Namun, seperti halnya dengan teknologi baru lainnya, biologi sintetis juga menghadapi tantangan dalam hal keamanan hayati. Beberapa masalah keamanan yang mungkin timbul meliputi:
- Kontaminasi lingkungan: Organisme yang dimodifikasi secara genetik dapat berpotensi untuk berevolusi di alam liar dan mengganggu ekosistem yang ada. Kontaminasi genetik ini dapat berdampak buruk pada keanekaragaman hayati dan keseimbangan ekosistem.
- Potensi untuk pembuatan senjata biologis: Kemampuan untuk merancang organisme hidup baru juga membuka kemungkinan untuk penggunaan yang tidak etis dalam pembuatan senjata biologis. Organisme yang dimodifikasi secara genetik dapat dimanfaatkan untuk tujuan yang merugikan, seperti pembuatan patogen yang lebih mematikan atau mengganggu ketahanan pangan.
- Kesehatan manusia: Penggunaan organisme atau produk biologi sintetis dalam bidang kesehatan juga memunculkan pertanyaan tentang potensi risiko kesehatan bagi manusia. Misalnya, bagaimana dampaknya jika organisme yang dimodifikasi digunakan dalam terapi gen atau produksi obat-obatan.
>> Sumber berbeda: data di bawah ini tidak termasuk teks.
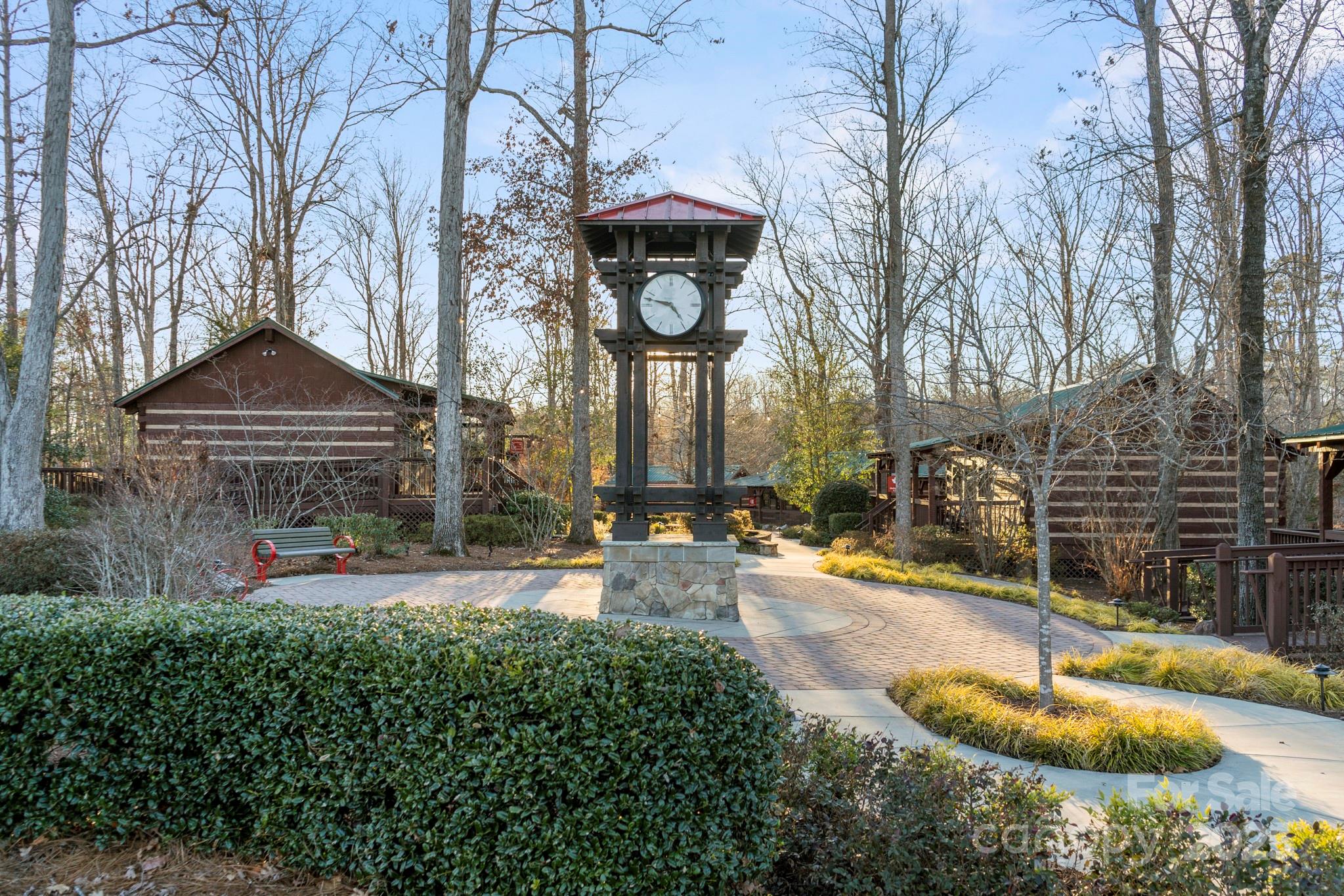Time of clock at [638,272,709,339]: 4:46
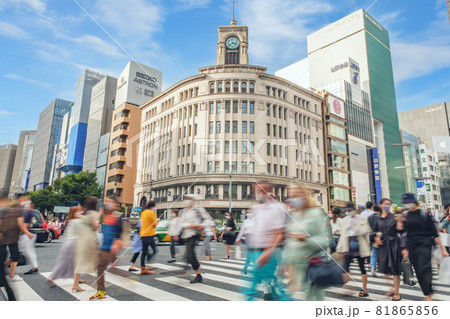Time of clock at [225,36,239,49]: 3:38
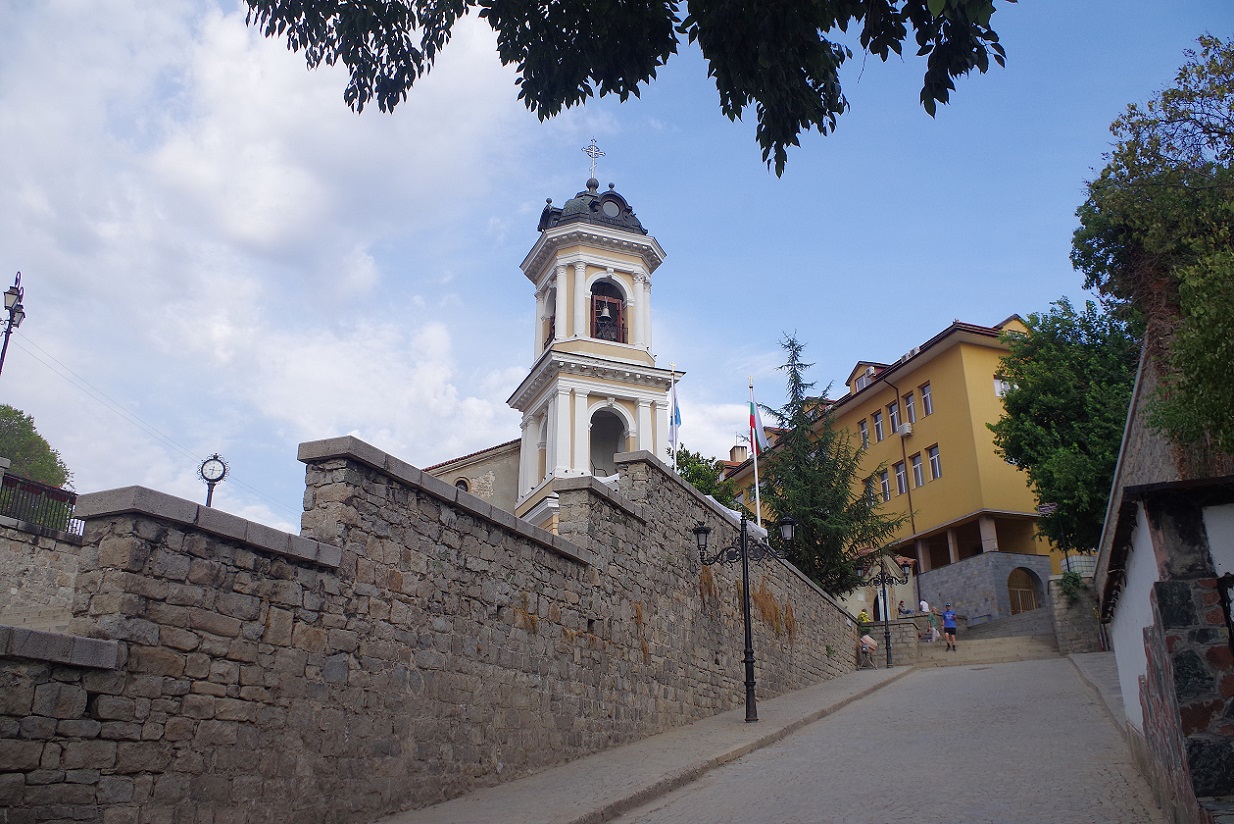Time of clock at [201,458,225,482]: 6:15
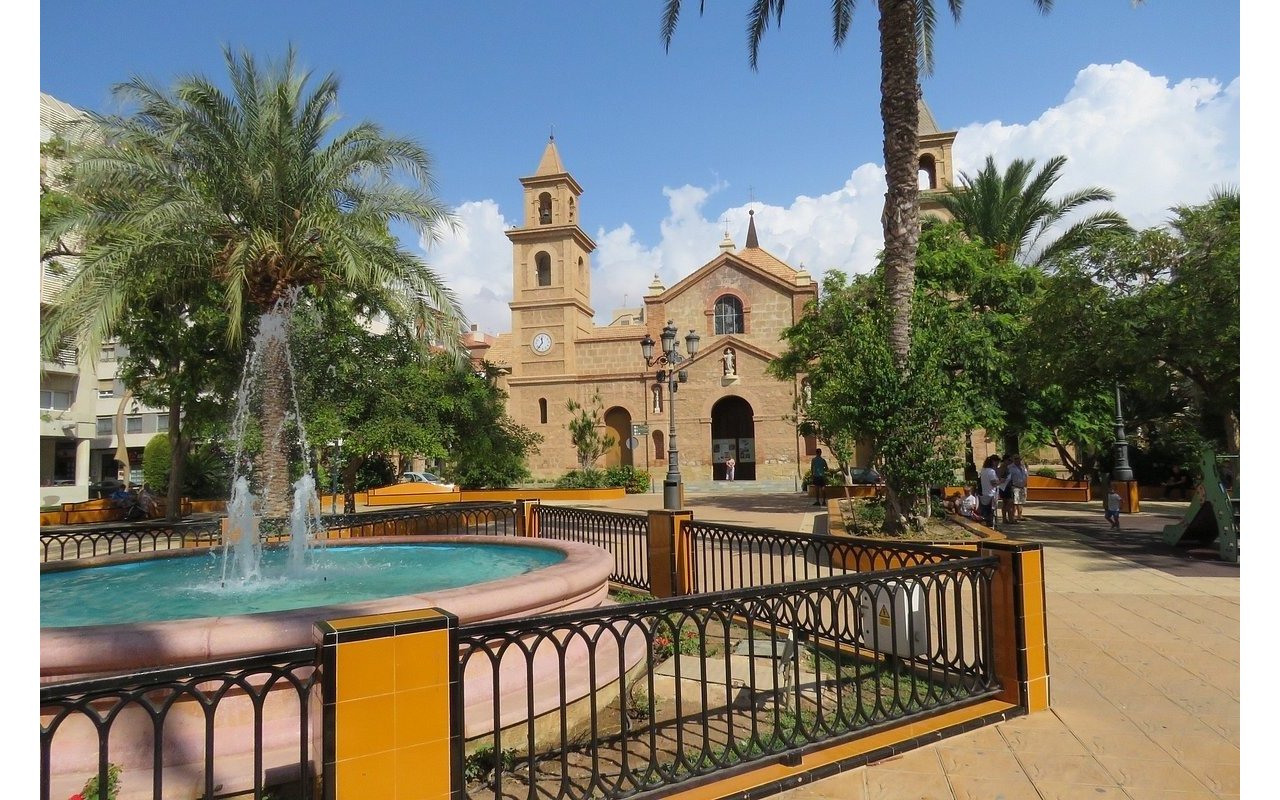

Untuk mengatasi tantangan ini, diperlukan regulasi yang ketat serta praktik-praktik terbaik dalam pengembangan dan penerapan teknologi biologi sintetis. Regulasi yang efektif harus mempertimbangkan dampak lingkungan, kesehatan manusia, dan aspek keamanan lainnya. Selain itu, penelitian terus dilakukan untuk memahami lebih baik potensi risiko dan manfaat dari penggunaan biologi sintetis serta untuk mengembangkan teknik-teknik kontrol yang lebih baik.